Counsel for defendant insists that the record in this case discloses no admissions by Tenney of any “formal marriage contract” with either Anna or Eliza, and no admission of any marriage contract at all, or marriage ceremony at all. It will not be denied but that the admissions and confessions of a defendant in a polygamy or bigamy case can be used and go to the jury for what they are worth. It is conceded by the able counsel in his argument in this case that if the admissions were precise declarations describing a time, a place, and a ceremony, that this would then become evidence of that ceremony. At the same time counsel insists that mere statements by defendant that these two women were his wives utterly fails to make such a case as *44the law requires in actions of this character. I am not unmindful of the fact that confessions of marriage are sometimes made to justify the conduct and screen the party who happens to' be living in open adultery. A confession may also be -made of a supposed marriage when the party is ignorant of the law, and may honestly suppose a marriage to have taken place, when in fact no lawful marriage ever took place; and hence some cases may be found where the courts refuse to hold a marriage proven upon the unsupported admissions of the defendant.
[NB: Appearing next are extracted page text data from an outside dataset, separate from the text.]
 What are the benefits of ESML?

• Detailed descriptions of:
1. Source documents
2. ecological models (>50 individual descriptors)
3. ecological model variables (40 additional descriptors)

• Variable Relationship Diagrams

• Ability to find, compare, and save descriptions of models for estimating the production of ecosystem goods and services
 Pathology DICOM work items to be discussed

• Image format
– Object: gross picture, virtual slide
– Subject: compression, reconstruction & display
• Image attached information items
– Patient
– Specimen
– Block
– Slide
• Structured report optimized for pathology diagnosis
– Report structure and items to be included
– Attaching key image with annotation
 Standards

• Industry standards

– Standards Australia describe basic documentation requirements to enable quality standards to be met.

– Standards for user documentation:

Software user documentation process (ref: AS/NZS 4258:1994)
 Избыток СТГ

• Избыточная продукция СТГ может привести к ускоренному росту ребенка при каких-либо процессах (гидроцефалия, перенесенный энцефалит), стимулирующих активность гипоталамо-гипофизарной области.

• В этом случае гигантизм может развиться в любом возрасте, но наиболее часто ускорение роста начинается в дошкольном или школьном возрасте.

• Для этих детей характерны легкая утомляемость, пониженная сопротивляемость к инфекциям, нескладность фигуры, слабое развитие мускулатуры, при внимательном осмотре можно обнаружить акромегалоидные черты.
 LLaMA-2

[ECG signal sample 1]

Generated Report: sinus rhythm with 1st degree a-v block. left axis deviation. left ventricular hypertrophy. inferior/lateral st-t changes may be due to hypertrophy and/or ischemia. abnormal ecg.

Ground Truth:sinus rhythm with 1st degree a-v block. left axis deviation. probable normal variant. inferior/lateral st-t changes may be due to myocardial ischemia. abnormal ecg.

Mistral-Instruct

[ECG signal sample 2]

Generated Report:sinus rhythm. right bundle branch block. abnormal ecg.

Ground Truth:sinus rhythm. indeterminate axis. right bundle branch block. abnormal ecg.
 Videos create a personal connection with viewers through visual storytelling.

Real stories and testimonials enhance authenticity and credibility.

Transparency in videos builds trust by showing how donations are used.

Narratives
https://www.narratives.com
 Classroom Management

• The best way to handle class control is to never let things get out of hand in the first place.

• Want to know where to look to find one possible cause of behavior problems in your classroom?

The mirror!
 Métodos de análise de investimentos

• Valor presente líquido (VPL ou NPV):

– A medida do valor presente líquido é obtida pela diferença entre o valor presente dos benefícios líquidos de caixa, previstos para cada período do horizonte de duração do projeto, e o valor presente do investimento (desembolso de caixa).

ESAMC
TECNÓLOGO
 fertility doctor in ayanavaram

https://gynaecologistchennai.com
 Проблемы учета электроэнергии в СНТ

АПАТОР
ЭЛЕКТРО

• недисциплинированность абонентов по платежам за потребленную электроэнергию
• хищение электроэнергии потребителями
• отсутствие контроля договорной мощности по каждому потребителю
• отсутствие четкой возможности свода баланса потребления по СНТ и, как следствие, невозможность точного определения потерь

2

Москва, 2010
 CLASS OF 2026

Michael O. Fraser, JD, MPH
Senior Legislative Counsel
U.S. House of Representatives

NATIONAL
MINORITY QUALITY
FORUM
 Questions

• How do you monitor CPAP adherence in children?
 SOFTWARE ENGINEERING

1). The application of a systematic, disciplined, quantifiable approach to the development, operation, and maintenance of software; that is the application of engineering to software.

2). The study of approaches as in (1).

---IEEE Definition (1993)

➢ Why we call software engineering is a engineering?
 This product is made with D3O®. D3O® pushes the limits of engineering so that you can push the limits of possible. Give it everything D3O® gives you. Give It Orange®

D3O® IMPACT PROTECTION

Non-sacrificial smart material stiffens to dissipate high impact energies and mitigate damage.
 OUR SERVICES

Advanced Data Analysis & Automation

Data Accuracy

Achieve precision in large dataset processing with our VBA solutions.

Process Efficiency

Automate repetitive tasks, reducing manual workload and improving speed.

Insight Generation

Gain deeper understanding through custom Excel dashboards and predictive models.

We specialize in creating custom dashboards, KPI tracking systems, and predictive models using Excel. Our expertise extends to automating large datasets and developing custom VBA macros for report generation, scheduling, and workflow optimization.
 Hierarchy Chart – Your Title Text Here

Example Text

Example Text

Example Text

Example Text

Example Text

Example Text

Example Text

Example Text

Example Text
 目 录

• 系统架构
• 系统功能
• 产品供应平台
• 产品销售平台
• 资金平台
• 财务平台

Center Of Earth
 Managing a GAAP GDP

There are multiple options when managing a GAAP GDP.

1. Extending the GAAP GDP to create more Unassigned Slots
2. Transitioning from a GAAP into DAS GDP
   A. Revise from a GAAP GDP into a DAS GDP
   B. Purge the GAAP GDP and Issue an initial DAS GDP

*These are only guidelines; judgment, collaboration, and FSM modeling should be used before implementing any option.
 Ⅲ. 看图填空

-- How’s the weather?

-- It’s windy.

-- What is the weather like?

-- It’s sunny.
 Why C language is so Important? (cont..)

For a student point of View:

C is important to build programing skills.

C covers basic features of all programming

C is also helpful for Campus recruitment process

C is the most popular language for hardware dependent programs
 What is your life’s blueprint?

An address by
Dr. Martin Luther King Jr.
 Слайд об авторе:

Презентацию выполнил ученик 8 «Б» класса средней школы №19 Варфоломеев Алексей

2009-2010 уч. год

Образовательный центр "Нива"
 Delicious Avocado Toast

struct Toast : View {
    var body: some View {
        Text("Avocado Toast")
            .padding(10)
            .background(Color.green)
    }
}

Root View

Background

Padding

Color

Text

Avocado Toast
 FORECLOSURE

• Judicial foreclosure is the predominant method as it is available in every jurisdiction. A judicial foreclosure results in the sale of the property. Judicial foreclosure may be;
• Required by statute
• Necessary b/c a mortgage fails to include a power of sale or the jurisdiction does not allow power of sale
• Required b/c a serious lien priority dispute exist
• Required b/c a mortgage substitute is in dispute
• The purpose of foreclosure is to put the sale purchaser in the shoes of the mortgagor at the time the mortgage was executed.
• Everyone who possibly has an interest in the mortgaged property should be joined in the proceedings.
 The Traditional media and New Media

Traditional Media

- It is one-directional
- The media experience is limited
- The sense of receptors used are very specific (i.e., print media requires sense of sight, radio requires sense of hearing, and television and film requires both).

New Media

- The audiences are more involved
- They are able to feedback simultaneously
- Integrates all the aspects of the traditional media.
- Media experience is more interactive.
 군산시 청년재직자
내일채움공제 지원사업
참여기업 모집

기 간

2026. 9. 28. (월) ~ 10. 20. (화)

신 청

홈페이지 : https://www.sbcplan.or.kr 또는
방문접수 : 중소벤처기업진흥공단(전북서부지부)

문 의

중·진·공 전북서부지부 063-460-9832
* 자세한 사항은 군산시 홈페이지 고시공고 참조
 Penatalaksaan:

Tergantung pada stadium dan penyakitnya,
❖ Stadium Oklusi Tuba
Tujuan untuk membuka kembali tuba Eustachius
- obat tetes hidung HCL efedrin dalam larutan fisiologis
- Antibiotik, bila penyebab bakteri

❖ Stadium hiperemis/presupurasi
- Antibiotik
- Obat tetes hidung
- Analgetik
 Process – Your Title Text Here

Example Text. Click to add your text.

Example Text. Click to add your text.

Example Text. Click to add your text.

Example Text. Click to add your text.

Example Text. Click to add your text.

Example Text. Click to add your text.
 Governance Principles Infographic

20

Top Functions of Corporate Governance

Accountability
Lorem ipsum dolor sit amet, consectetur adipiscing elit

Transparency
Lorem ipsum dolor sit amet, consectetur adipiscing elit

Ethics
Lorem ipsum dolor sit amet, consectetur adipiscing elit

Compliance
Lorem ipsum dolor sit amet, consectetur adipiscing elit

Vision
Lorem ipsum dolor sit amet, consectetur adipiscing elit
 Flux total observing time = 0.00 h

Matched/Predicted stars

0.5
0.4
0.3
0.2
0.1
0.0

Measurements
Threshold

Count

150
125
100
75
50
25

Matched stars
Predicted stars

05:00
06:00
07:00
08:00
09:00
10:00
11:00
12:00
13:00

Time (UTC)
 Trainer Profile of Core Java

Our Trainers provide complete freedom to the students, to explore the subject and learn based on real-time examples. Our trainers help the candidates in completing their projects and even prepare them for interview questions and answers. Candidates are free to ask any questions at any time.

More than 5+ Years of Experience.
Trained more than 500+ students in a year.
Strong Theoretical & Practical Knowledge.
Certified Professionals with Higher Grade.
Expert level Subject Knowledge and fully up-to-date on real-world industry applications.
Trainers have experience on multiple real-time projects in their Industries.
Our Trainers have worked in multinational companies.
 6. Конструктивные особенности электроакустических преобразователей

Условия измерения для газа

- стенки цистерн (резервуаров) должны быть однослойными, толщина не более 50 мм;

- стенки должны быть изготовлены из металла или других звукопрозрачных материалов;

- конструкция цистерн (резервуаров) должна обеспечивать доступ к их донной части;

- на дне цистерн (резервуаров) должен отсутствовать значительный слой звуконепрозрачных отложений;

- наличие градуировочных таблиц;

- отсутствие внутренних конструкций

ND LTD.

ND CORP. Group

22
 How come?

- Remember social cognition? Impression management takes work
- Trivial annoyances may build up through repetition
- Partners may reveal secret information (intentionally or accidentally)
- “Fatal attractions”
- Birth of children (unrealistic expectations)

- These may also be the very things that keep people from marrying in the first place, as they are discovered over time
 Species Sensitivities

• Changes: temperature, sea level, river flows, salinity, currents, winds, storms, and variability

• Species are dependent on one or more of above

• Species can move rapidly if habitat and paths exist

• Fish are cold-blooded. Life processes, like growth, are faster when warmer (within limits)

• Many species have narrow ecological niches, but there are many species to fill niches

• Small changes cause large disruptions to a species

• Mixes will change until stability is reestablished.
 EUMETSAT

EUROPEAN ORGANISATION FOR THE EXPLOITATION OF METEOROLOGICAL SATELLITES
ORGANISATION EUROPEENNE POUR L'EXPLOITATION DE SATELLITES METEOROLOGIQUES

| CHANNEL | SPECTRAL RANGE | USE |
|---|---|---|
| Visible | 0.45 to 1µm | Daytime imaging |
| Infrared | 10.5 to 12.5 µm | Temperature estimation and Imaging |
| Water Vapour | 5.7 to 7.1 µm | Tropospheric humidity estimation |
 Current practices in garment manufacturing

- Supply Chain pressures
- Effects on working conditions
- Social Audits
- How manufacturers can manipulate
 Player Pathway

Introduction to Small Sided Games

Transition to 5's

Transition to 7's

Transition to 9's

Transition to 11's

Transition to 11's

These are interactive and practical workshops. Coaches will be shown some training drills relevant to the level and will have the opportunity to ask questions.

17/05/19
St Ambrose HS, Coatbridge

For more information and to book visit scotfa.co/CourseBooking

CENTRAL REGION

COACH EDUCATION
Bach case must necessarily depend upon the particular circumstances surrounding it. An admission, deliberately made, “This is my wife,” means something. Webster defines “wife” to be: “The lawful consort of a man; a woman who is united in the lawful bonds of wedlock.” Why should not an admission of this character be entitled to as much weight as the testimony of one who saw the marriage ceremony performed, or to as much weight as the admissions of a party which tended to show they had reference to a formal marriage contract? It seems to me that if a man deliberately admits that the woman he lives with is his wife, that this is at least prima facie evidence that there had been a marriage contract between'the parties. And when we add to this the fact that the parties had lived together as husband and wife for a long time, raised children, and held themselves out to the world as husband and wife, this ought to be pretty good proof of marriage, and all this appears in evidence.